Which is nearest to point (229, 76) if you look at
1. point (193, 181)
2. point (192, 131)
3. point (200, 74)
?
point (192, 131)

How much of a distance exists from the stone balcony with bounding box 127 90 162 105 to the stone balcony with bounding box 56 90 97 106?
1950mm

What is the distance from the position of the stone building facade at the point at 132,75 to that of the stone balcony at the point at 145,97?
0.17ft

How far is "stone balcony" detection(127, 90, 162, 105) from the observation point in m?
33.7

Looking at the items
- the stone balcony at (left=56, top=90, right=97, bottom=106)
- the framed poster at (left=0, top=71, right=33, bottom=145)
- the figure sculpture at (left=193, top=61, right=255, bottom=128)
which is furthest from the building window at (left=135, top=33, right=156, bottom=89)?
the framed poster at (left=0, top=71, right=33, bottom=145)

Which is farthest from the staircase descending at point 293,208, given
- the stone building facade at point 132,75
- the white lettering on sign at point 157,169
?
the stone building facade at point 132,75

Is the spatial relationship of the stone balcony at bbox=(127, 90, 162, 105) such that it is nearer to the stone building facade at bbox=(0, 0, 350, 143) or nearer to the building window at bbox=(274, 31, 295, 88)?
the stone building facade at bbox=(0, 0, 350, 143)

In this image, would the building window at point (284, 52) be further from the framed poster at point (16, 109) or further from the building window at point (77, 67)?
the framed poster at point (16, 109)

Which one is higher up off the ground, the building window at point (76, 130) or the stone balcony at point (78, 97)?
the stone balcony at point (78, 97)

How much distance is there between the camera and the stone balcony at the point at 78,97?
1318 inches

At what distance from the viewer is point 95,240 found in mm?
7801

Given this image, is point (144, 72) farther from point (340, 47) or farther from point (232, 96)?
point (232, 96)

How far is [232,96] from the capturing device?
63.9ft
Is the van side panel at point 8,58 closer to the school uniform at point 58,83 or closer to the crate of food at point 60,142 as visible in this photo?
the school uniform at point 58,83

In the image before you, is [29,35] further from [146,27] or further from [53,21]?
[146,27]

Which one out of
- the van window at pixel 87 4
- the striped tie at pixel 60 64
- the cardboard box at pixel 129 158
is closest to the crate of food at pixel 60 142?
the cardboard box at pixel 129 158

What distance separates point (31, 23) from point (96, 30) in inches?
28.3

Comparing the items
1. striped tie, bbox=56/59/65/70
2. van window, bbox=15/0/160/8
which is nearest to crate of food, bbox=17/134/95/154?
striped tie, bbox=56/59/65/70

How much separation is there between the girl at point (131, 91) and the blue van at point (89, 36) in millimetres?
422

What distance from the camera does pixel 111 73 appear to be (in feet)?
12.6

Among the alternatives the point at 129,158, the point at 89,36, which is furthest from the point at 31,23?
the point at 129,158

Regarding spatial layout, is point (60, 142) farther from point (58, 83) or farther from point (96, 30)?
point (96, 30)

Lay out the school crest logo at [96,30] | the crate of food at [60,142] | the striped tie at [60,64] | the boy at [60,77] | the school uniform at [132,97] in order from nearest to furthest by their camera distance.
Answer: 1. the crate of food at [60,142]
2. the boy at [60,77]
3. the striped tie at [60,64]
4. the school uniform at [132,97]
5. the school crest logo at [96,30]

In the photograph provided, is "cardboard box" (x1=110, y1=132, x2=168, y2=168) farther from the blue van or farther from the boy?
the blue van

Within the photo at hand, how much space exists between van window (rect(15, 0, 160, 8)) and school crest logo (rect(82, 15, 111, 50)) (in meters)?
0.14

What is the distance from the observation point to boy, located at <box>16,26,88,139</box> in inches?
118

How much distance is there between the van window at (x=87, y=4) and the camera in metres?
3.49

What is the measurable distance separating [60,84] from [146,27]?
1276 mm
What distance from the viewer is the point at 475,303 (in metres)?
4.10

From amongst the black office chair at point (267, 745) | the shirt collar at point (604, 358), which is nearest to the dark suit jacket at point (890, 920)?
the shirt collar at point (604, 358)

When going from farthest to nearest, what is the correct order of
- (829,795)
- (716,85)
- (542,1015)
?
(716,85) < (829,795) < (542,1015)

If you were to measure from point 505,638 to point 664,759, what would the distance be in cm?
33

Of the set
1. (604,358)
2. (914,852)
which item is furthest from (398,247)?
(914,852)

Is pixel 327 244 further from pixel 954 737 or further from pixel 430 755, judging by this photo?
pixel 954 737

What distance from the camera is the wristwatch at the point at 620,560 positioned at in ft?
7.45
***
# The problem
Copy every item above word for word, keeping each line unchanged.

# Expected answer
Which is nearest to point (229, 76) if you look at
1. point (193, 181)
2. point (192, 131)
3. point (200, 74)
?
point (192, 131)

How much of a distance exists from the stone balcony with bounding box 127 90 162 105 to the stone balcony with bounding box 56 90 97 106?
1950mm

What is the distance from the position of the stone building facade at the point at 132,75 to that of the stone balcony at the point at 145,97?
0.17ft

How far is "stone balcony" detection(127, 90, 162, 105) from the observation point in m?
33.7

Looking at the items
- the stone balcony at (left=56, top=90, right=97, bottom=106)
- the framed poster at (left=0, top=71, right=33, bottom=145)
- the figure sculpture at (left=193, top=61, right=255, bottom=128)
which is furthest from the building window at (left=135, top=33, right=156, bottom=89)?
the framed poster at (left=0, top=71, right=33, bottom=145)

Which is farthest from the staircase descending at point 293,208, given
- the stone building facade at point 132,75
- the white lettering on sign at point 157,169
?
the stone building facade at point 132,75

Is the spatial relationship of the stone balcony at bbox=(127, 90, 162, 105) such that it is nearer to the stone building facade at bbox=(0, 0, 350, 143) or nearer to the building window at bbox=(274, 31, 295, 88)?
the stone building facade at bbox=(0, 0, 350, 143)

In this image, would the building window at point (284, 52) be further from the framed poster at point (16, 109) or further from the building window at point (77, 67)?
the framed poster at point (16, 109)

Which one is higher up off the ground, the building window at point (76, 130) or the stone balcony at point (78, 97)?
the stone balcony at point (78, 97)

How much distance is there between the camera and the stone balcony at the point at 78,97?
1318 inches

At what distance from the viewer is point 95,240 found in mm?
7801

Given this image, is point (144, 72) farther from point (340, 47) or farther from point (232, 96)?
point (232, 96)

How far is [232,96] from the capturing device?
63.9ft
Is the van side panel at point 8,58 closer to the school uniform at point 58,83 or closer to the crate of food at point 60,142 as visible in this photo?
the school uniform at point 58,83

In the image before you, is [29,35] further from [146,27] or further from [53,21]?
[146,27]

Which one out of
- the van window at pixel 87 4
- the striped tie at pixel 60 64
- the cardboard box at pixel 129 158
is closest to the crate of food at pixel 60 142?
the cardboard box at pixel 129 158

What distance separates point (31, 23) from point (96, 30) in inches?
28.3

Comparing the items
1. striped tie, bbox=56/59/65/70
2. van window, bbox=15/0/160/8
which is nearest to crate of food, bbox=17/134/95/154?
striped tie, bbox=56/59/65/70

How much separation is there between the girl at point (131, 91) and the blue van at point (89, 36) in millimetres?
422

What distance from the camera does pixel 111 73 appear to be (in feet)?
12.6

Among the alternatives the point at 129,158, the point at 89,36, which is furthest from the point at 31,23?
the point at 129,158

Regarding spatial layout, is point (60, 142) farther from point (58, 83) or farther from point (96, 30)?
point (96, 30)

Lay out the school crest logo at [96,30] | the crate of food at [60,142] | the striped tie at [60,64] | the boy at [60,77] | the school uniform at [132,97] in order from nearest to furthest by their camera distance.
Answer: 1. the crate of food at [60,142]
2. the boy at [60,77]
3. the striped tie at [60,64]
4. the school uniform at [132,97]
5. the school crest logo at [96,30]

In the photograph provided, is "cardboard box" (x1=110, y1=132, x2=168, y2=168) farther from the blue van or farther from the boy?
the blue van

Within the photo at hand, how much space exists between van window (rect(15, 0, 160, 8)) and school crest logo (rect(82, 15, 111, 50)) (in meters)?
0.14

What is the distance from the observation point to boy, located at <box>16,26,88,139</box> in inches?
118

How much distance is there between the van window at (x=87, y=4) and the camera in metres?
3.49

What is the measurable distance separating [60,84] from [146,27]?
1276 mm
What distance from the viewer is the point at 475,303 (in metres)?
4.10

From amongst the black office chair at point (267, 745) | the shirt collar at point (604, 358), which is nearest to the dark suit jacket at point (890, 920)?
the shirt collar at point (604, 358)

When going from farthest to nearest, what is the correct order of
- (829,795)
- (716,85)
- (542,1015)
?
(716,85) < (829,795) < (542,1015)

If you were to measure from point 505,638 to point 664,759, what would the distance be in cm?
33

Of the set
1. (604,358)
2. (914,852)
which item is furthest from (398,247)?
(914,852)

Is pixel 327 244 further from pixel 954 737 or further from pixel 430 755, judging by this photo?
pixel 954 737

What distance from the camera is the wristwatch at the point at 620,560 positioned at in ft?
7.45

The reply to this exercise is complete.